Schwäbische Zeitung (Sigmaringen)
Württembergs geliebter Herr
Vor 525 Jahren starb Eberhard im Bart – Er hat das Land geeint und die Universität Tübingen gegründet
STUTTGART/TÜBINGEN (epd) - Er hat Württemberg geeint, die Universität Tübingen gegründet und die Kirche erneuert: Am 25. Februar 1496 starb Graf Eberhard im Bart. Auch 525 Jahre nach seinem Tod zählt er noch zu den bekanntesten württembergischen Fürsten. Der erste Herzog des Landes ist bis heute mit ungezählten Denkmalen, nach ihm benannten Straßen, Brücken und weiteren Bauwerken fast allgegenwärtig. Von ihm ist die Rede in der schwäbischen Nationalhymne „Preisend mit viel schönen Reden“als jenem Fürsten, „der in Wäldern noch so groß / sein Haupt kann kühnlich legen / jedem Untertan in Schoß“.
An ihn erinnern etwa in Tübingen die Eberhardsbrücke über den Neckar und die von ihm gegründete Eberhard-Karls-Universität mit dem ersten Teil ihres Namens. In der Uracher Amanduskirche steht sein Beichtstuhl, und er selbst ist dort mit einer 1904 aufgestellten Statue verewigt. Sogar in der bayerischen Walhalla bei Kelheim ist „Württembergs geliebter Herr“mit einer Büste vertreten.

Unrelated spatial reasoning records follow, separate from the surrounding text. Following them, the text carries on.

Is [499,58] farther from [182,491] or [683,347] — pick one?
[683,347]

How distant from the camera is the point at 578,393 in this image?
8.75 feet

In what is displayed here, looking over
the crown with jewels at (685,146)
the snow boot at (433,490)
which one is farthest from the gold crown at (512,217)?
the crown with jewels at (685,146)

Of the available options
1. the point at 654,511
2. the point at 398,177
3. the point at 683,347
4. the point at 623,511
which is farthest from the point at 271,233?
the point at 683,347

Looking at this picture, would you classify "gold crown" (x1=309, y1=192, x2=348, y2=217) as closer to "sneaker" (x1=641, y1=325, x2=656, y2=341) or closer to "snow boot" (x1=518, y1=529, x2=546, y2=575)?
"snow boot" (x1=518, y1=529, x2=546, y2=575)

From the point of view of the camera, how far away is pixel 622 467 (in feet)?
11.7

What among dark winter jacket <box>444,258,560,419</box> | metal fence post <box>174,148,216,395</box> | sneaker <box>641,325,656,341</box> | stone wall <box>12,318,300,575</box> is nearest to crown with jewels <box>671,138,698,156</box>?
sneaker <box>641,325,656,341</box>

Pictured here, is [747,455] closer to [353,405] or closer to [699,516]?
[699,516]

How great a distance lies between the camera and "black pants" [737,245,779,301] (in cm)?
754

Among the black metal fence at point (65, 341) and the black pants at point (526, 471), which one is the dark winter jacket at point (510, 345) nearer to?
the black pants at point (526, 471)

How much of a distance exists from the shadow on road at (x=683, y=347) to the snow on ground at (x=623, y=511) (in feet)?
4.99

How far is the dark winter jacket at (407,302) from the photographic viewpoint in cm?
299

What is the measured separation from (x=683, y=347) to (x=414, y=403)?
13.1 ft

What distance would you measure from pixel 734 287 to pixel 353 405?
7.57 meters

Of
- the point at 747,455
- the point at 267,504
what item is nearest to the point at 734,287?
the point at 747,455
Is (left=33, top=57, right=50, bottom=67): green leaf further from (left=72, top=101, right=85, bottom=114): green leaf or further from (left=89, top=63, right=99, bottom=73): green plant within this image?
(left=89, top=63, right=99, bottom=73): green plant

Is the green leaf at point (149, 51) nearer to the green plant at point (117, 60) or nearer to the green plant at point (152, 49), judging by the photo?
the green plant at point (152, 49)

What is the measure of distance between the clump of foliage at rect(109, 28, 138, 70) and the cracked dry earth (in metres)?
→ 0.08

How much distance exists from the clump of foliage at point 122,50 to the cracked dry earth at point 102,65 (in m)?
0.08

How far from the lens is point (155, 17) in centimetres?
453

Wohl sind die meisten Erinnerungsstätten erst im denkmalfreudigen 19. Jahrhundert entstanden, doch schon kurz nach seinem Tod rühmte Kaiser Maximilian I. bei einem Besuch der damaligen Eberhard-Grabstätte Einsiedel bei Tübingen den Verstorbenen als einen Fürsten, „dessen Rat er oft gebraucht und dem er an Verstand und Tugend keinen im ganzen Reich zu vergleichen wisse“. Beim württembergischen Volk war der letzte Graf und erste Herzog des Landes so beliebt, dass man von ihm sagte: „Wenn Gott nicht Gott wäre, dann müsste unser Eberhard Gott sein.“
Eberhard wurde am 11. Dezember 1445 im Schloss Urach bei Reutlingen als dritter Sohn des Grafen Ludwig I. und der Pfalzgräfin Mechthild geboren. Nach dem frühen Tod seiner beiden älteren Brüder und seines Vaters übernahm er bereits mit 14 Jahren formell die Regierung des Landesteils Württemberg-Urach. 1468 unternahm er eine Pilgerfahrt nach Jerusalem. Dort wurde er zum Ritter vom Heiligen Grab geschlagen, von dort brachte er sein Lebensmotto „Attempto“(„Ich wag’s“) und eine Barttracht mit, der er seinen Beinamen „Eberhard im Bart“verdankt.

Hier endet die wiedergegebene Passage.